WHAT YOU SHOULD DO
Word for word, restate every record, though not the pictures.

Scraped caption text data
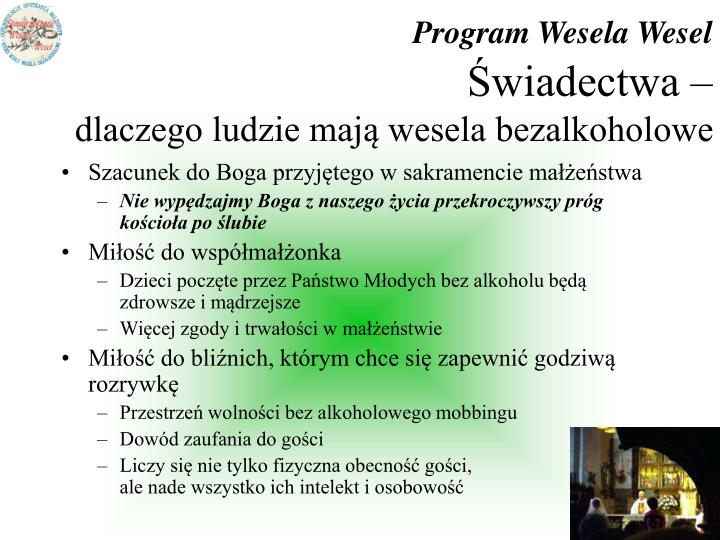Program Wesela Wesel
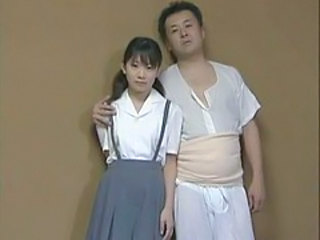 Asian Daddy Daughter Japanese Old and Young Uniform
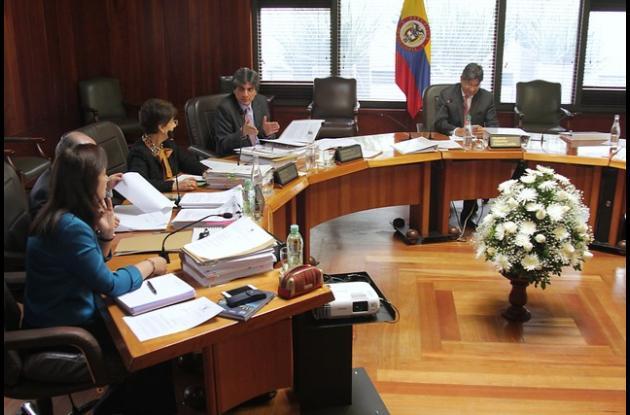 Sala Plena Corte Constitucional.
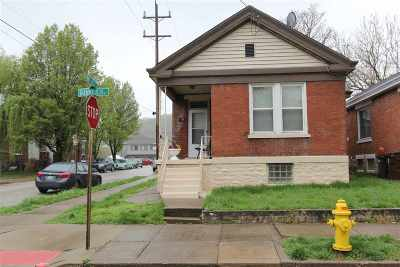 Covington Single Family Home For Sale: 1739 Banklick Street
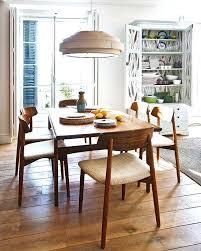 midcentury modern dining table u2013 rhawker design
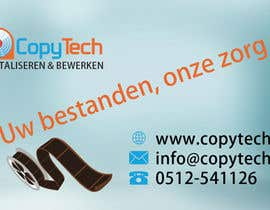 #21 cho Business Card Design for Copytech.nl bởi prijatel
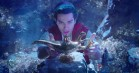 Se den første fulde trailer til Guy Ritchies 'Aladdin' – med intro af Will Smith og »hot Jafar«
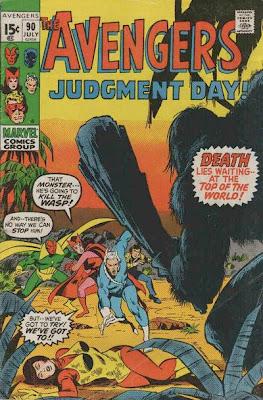 Avengers #90, the Kree-Skrull War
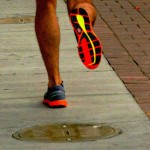 5 of the Best Leg Exercises to Bulk Up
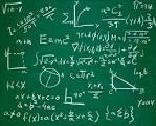 2014 信息技术与数学课堂的创新教学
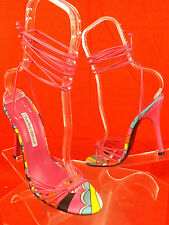 NEW CHARLES DAVID MULTICOLOR LEATHER ANKLE STRAPS HEEL SANDALS 6.5 SPAIN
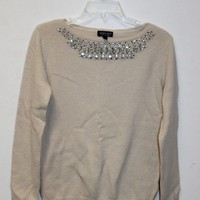Topshop Embellished Sweater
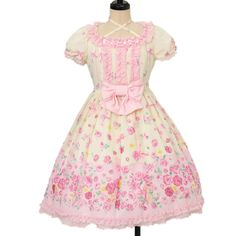 ♡ Angelic pretty ♡ Powder Rose Dress http://www.wunderwelt.jp/products/detail13396.html ☆ ·.. · ° ☆ How to order ☆ ·.. · ° ☆ http://www.wunderwelt.jp/user_data/shoppingguide-eng ☆ ·.. · ☆ Japanese Vintage Lolita clothing shop Wunderwelt ☆ ·.. · ☆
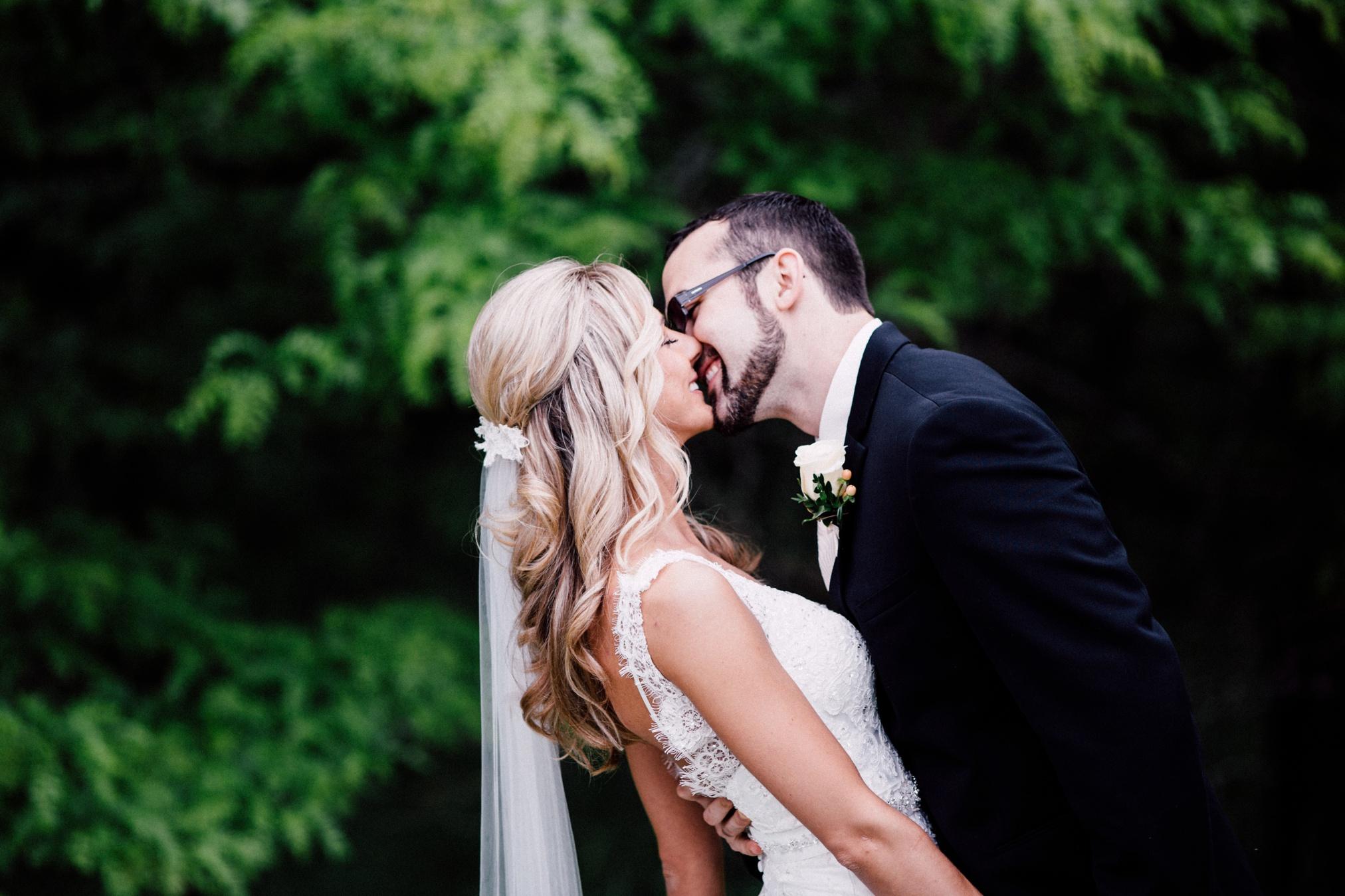 schmid_wedding-657.jpg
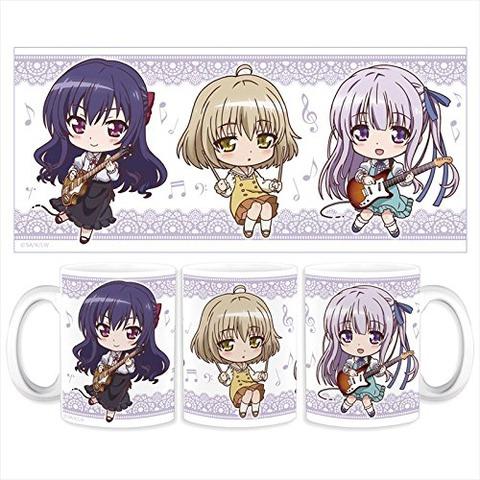 「天使の3P! マグカップ」予約開始!9月29日発売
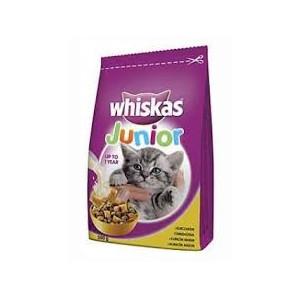 Whiskas Dry Junior s kuřecím masem 1,2kg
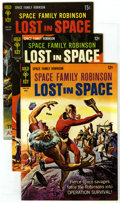 Silver Age (1956-1969):Science Fiction, Space Family Robinson Group (Gold Key, 1967-69) Condition: Average VF/NM. Issues #21 (5 copies), #28 (3), and #32 (2). Appro... (Total: 10 Comic Books)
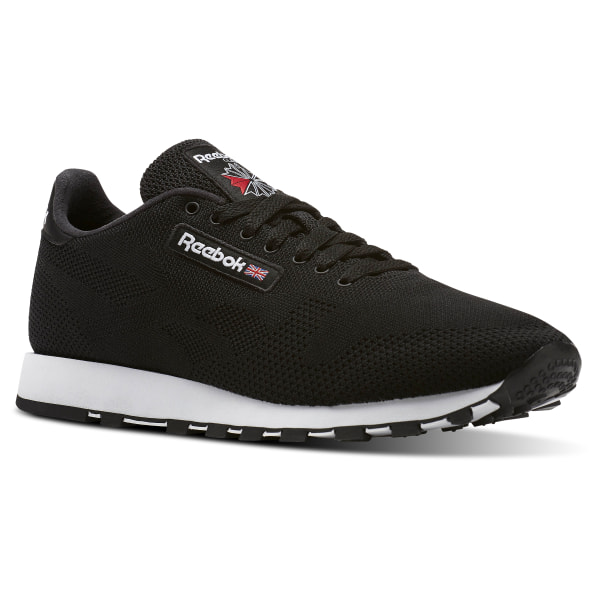 e543d40f8e2f Reebok Classic Leather ULTK - Black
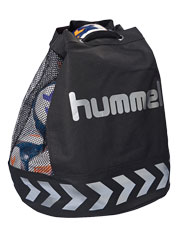 Hummel Ball Sacks & Bags Detail Page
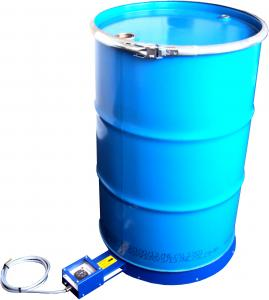 Base Heaters for Steel Drum Container Heating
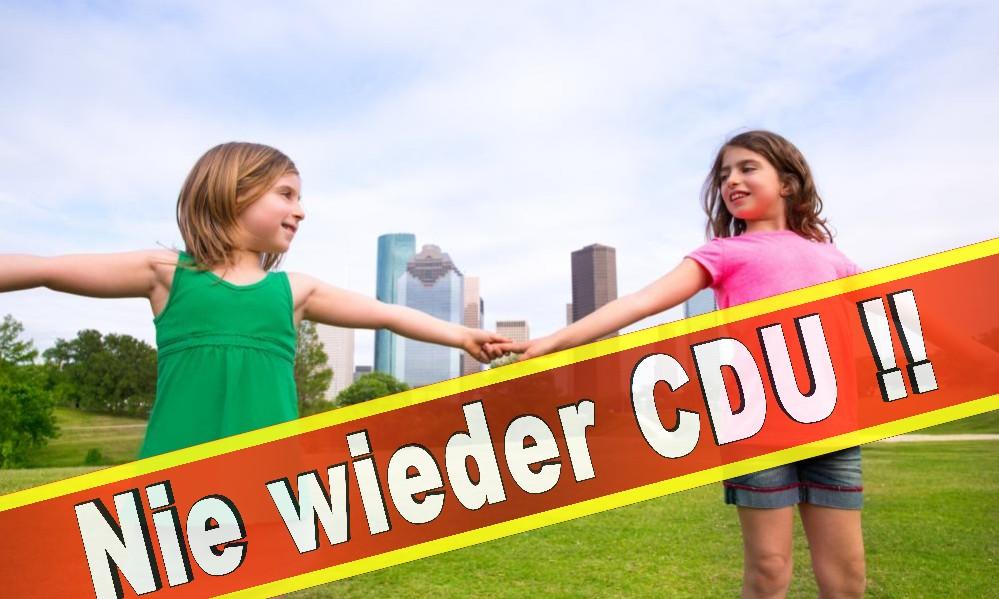 CDU Bielefeld CDU NRW CDU OWL Elmar Brok CDU Europa Parlament (2)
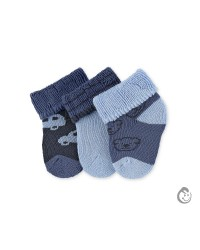 Kojenecké froté ponožky Sterntaler - chlapec 3páry
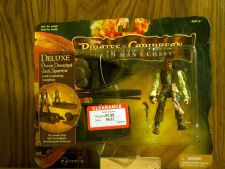 Buy Deluxe Ocean Drenched Jack Sparrow with Exploding Longshot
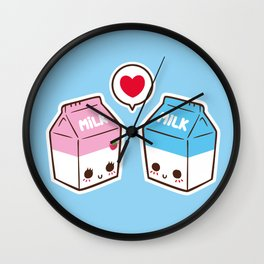 Milks in love Wall Clock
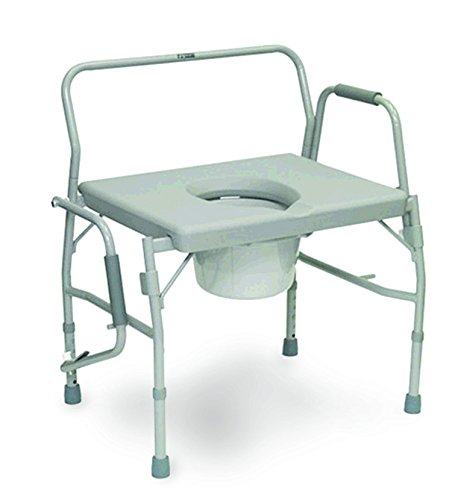 ISG413BAREA - Bariatric Drop Arm Commode for Easy Transfer, 27-1/2 x 18-1/2 Seat by Invacare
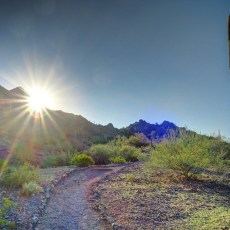 SP Campground Review – Picacho Peak State Park, Eloy AZ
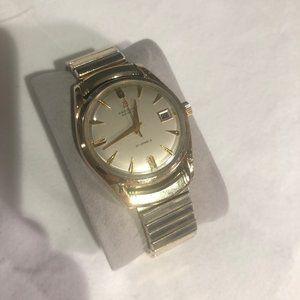Breitling Swiss Gold Watch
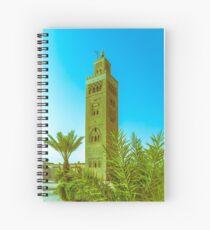 Koutoubia Mosque - Marrakech, Morocco Spiral Notebook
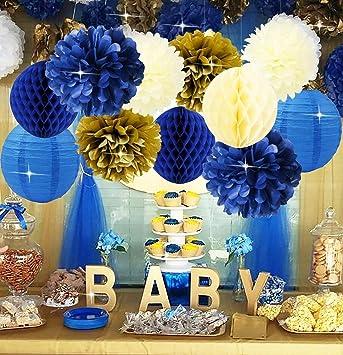 Furuix Navy Cream Gold Bridal Shower Decorations Tissue Pom Pom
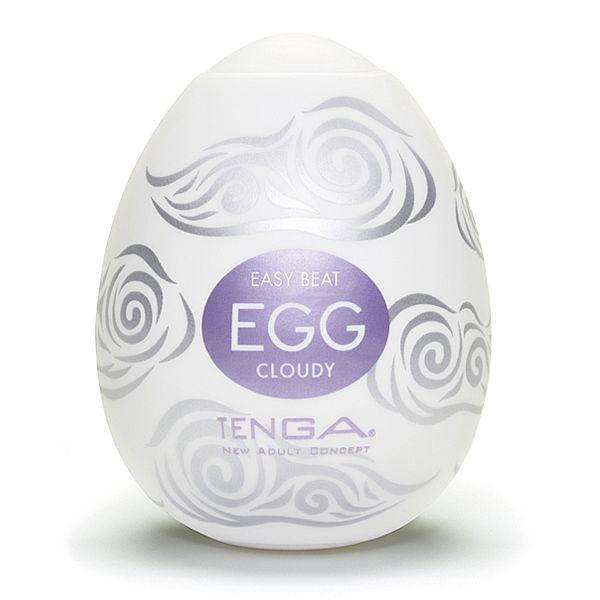 Tenga Egg Original Masturbador Masculino Forma Ovo Cloudy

ANSWER TO THIS TASK
Program Wesela Wesel
 Asian Daddy Daughter Japanese Old and Young Uniform
 Sala Plena Corte Constitucional.
 Covington Single Family Home For Sale: 1739 Banklick Street
 midcentury modern dining table u2013 rhawker design
 #21 cho Business Card Design for Copytech.nl bởi prijatel
 Se den første fulde trailer til Guy Ritchies 'Aladdin' – med intro af Will Smith og »hot Jafar«
 Avengers #90, the Kree-Skrull War
 5 of the Best Leg Exercises to Bulk Up
 2014 信息技术与数学课堂的创新教学
 NEW CHARLES DAVID MULTICOLOR LEATHER ANKLE STRAPS HEEL SANDALS 6.5 SPAIN
Topshop Embellished Sweater
 ♡ Angelic pretty ♡ Powder Rose Dress http://www.wunderwelt.jp/products/detail13396.html ☆ ·.. · ° ☆ How to order ☆ ·.. · ° ☆ http://www.wunderwelt.jp/user_data/shoppingguide-eng ☆ ·.. · ☆ Japanese Vintage Lolita clothing shop Wunderwelt ☆ ·.. · ☆
 schmid_wedding-657.jpg
 「天使の3P! マグカップ」予約開始!9月29日発売
 Whiskas Dry Junior s kuřecím masem 1,2kg
 Silver Age (1956-1969):Science Fiction, Space Family Robinson Group (Gold Key, 1967-69) Condition: Average VF/NM. Issues #21 (5 copies), #28 (3), and #32 (2). Appro... (Total: 10 Comic Books)
 e543d40f8e2f Reebok Classic Leather ULTK - Black
 Hummel Ball Sacks & Bags Detail Page
 Base Heaters for Steel Drum Container Heating
 CDU Bielefeld CDU NRW CDU OWL Elmar Brok CDU Europa Parlament (2)
 Kojenecké froté ponožky Sterntaler - chlapec 3páry
 Buy Deluxe Ocean Drenched Jack Sparrow with Exploding Longshot
 Milks in love Wall Clock
 ISG413BAREA - Bariatric Drop Arm Commode for Easy Transfer, 27-1/2 x 18-1/2 Seat by Invacare
 SP Campground Review – Picacho Peak State Park, Eloy AZ
Breitling Swiss Gold Watch
 Koutoubia Mosque - Marrakech, Morocco Spiral Notebook
 Furuix Navy Cream Gold Bridal Shower Decorations Tissue Pom Pom
 Tenga Egg Original Masturbador Masculino Forma Ovo Cloudy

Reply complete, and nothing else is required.